Calorão fez as plantas `cozinharem´ no campo
O secretário da Agricultura e do Abastecimento do Paraná, Norberto Ortigara, conta que as plantas “cozinharam” no norte paranaense, quando os termômetros giravam em torno de 40°C na segunda quinzena de dezembro. “Foram calorões de 36°C a 40°C no ambiente, e 50°C a 55°C no meio da lavoura. Não tem planta que resista”, diz.
“Quando é um veranico normal, sem temperatura muito alta, a lavoura resiste 15, 20 dias sem chuva. Mas, com temperatura muito alta, começou a ter impacto negativo”, completa Flavio Turra, gerente de Desenvolvimento Técnico e Econômico da Ocepar (Sindicato e Organização das Cooperativas do Paraná).
Entidades como a Ocepar estão pleiteando junto ao governo federal a prorrogação de pagamentos ligados ao custeio da safra. Além das perdas no plantio, Turra afirma que o preço baixo da soja hoje é mais um fator negativo. “A saca está na faixa de R$ 105, R$ 110. Colhe pouco e ainda tem preço baixo”, queixa-se.
IRRIGAÇÃO E SEMENTES RESISTENTES
Para o pesquisador Reinaldo Silveira, do Simepar (Sistema de Tecnologia e Monitoramento Ambiental do Paraná), o agricultor vai precisar de um outro olhar daqui para frente.
“Não é só mais o El Niño, que sempre aconteceu e sempre se estabelece entre as décadas. Existe a questão do aquecimento global. Então tem que pensar mais no ecossistema, no que a monocultura interfere nisso, na falta de diversidade”, ressalta.
“Mas, claro, as pessoas não se mobilizam da noite para o dia. Quando é uma coisa de ano a ano, o agricultor às vezes prefere ter o prejuízo e depois a recuperação do que se mobilizar e mudar completamente”, avalia.
No Paraná, produtores rurais não estão acostumados com irrigação, um sistema implantado em apenas 1% das propriedades. “O Paraná sempre teve um regime de chuva bastante razoável”, justifica o secretário.
Turra, da Ocepar, acrescenta que a irrigação é cara e que, historicamente, o custo-benefício não é favorável ao produtor rural do Paraná.
“No futuro, se a coisa se agravar, pode ser que haja a ampliação da irrigação”, opina.
Mas outras alternativas estão sendo estudadas diante da crise climática, como o desenvolvimento de sementes ainda mais resistentes ao calor.
“Há um esforço de órgãos de pesquisa para eventualmente gerar materiais mais tolerantes ao estresse hídrico. A própria Embrapa [Empresa Brasileira de Pesquisa Agropecuária] trabalha com uma linha de pesquisa para gerar novas variedades de soja que possam enfrentar períodos mais longos de falta de água. Mas é um trabalho de mais longo prazo”, cita Ortigara.
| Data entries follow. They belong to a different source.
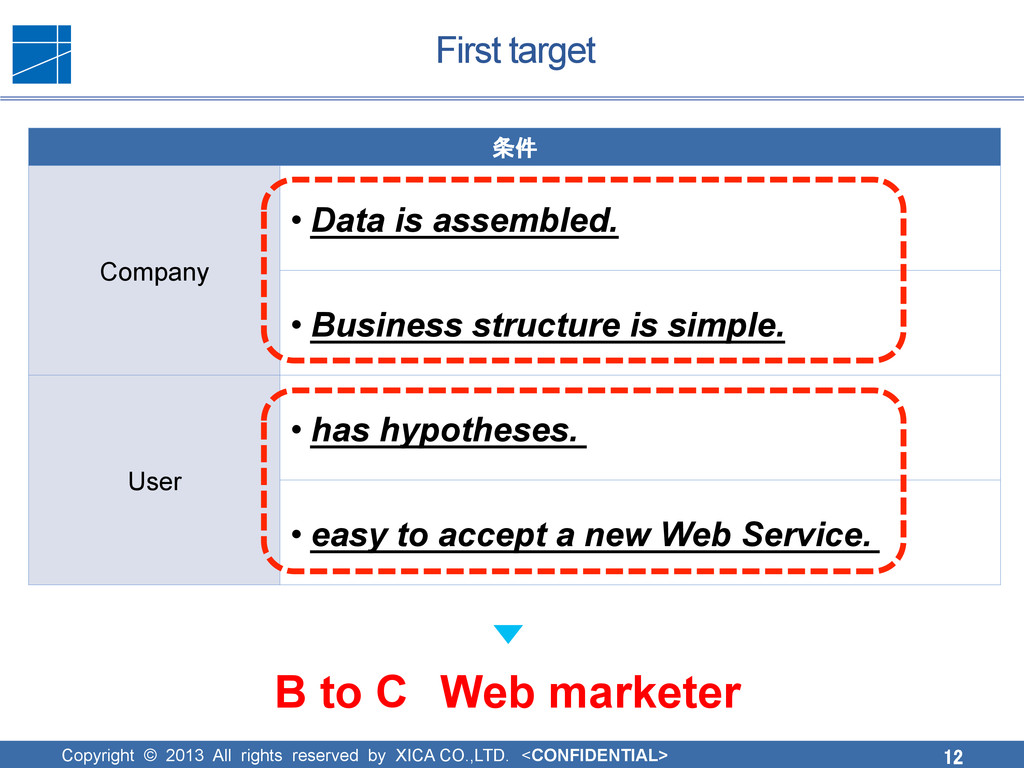 First target

| 条件 | |
|---|---|
| Company | • Data is assembled. |
| | • Business structure is simple. |
| User | • has hypotheses. |
| | • easy to accept a new Web Service. |

B to C Web marketer

Copyright © 2013 All rights reserved by XICA CO.,LTD. <CONFIDENTIAL>

12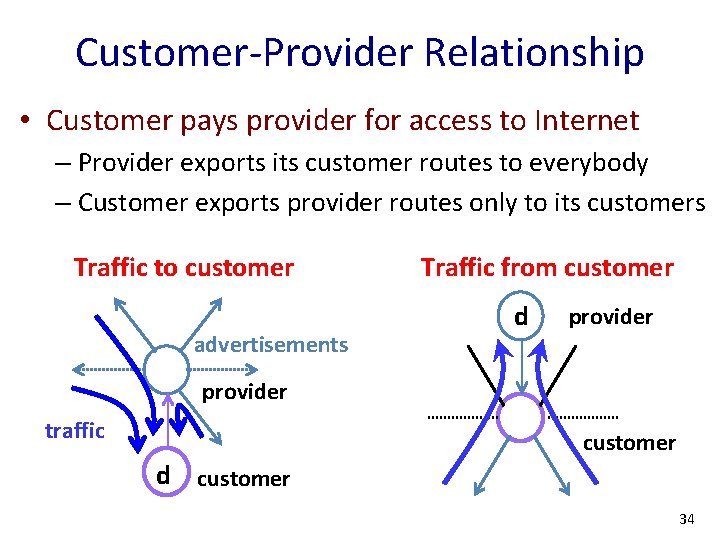 Customer-Provider Relationship

• Customer pays provider for access to Internet
– Provider exports its customer routes to everybody
– Customer exports provider routes only to its customers

Traffic to customer

advertisements
provider
traffic
d
customer

Traffic from customer

d
provider
customer

34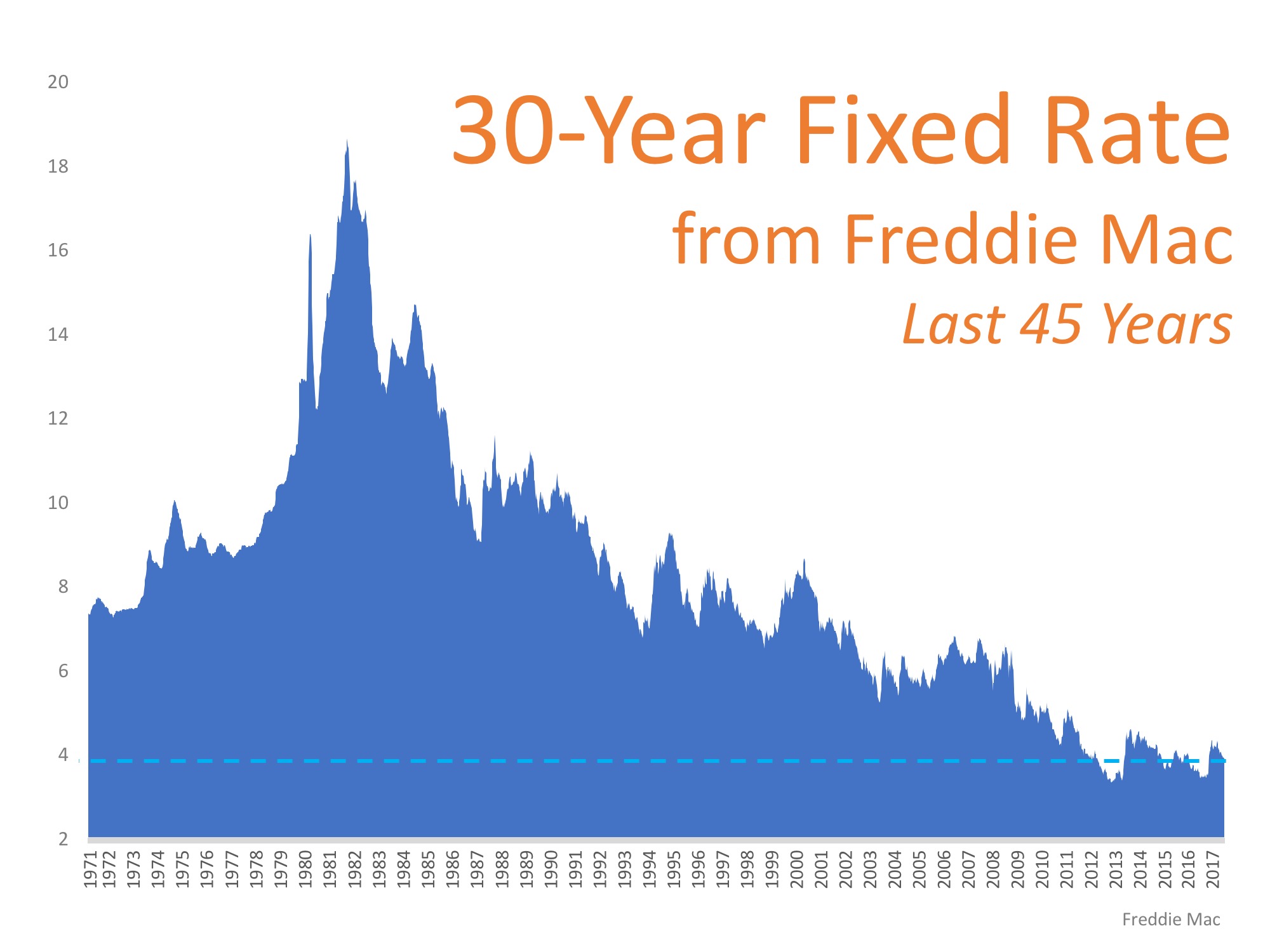 30-Year Fixed Rate
from Freddie Mac
Last 45 Years

20
18
16
14
12
10
8
6
4
2

1971 1972 1973 1974 1975 1976 1977 1978 1979 1980 1981 1982 1983 1984 1985 1986 1987 1988 1989 1990 1991 1992 1993 1994 1995 1996 1997 1998 1999 2000 2001 2002 2003 2004 2005 2006 2007 2008 2009 2010 2011 2012 2013 2014 2015 2016 2017

Freddie Mac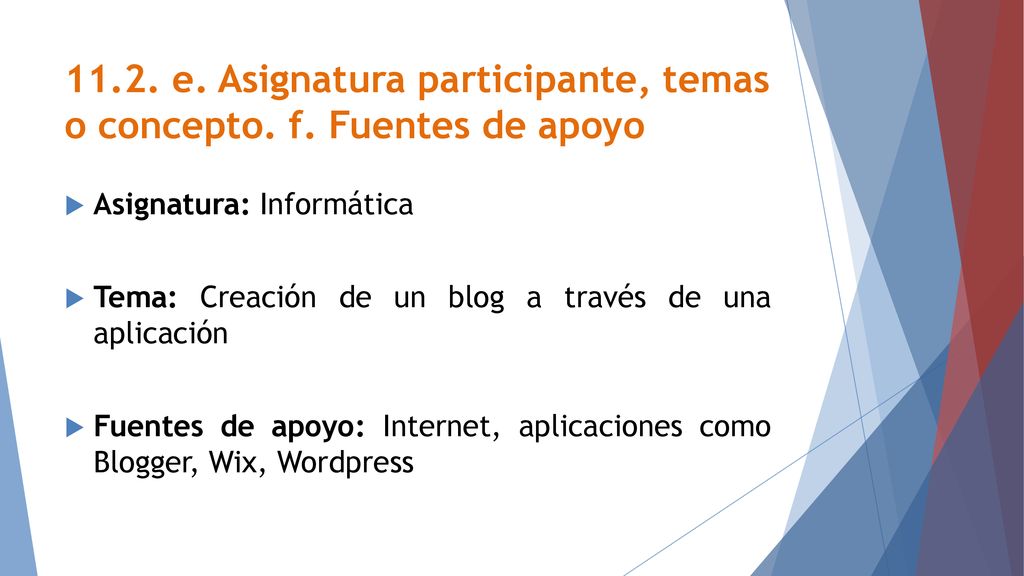 11.2. e. Asignatura participante, temas o concepto. f. Fuentes de apoyo

Asignatura: Informática

Tema: Creación de un blog a través de una aplicación

Fuentes de apoyo: Internet, aplicaciones como Blogger, Wix, Wordpress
Turra e o secretário da Agricultura acrescentam que algumas práticas, como o plantio direto, por exemplo, podem ajudar no calorão. O plantio direto, quando não há remoção da vegetação residual da lavoura anterior, conserva a umidade no solo.
“Um passo importante é refinar o processo de plantio direto de qualidade, fazer uma boa ‘palhada’ para proteger o solo. O outro passo é progressivamente começarmos a usar de forma racional a irrigação como método de produção, de preferência com água guardada. Enquanto não vêm as plantas mais resistentes e tolerantes”, defende o secretário.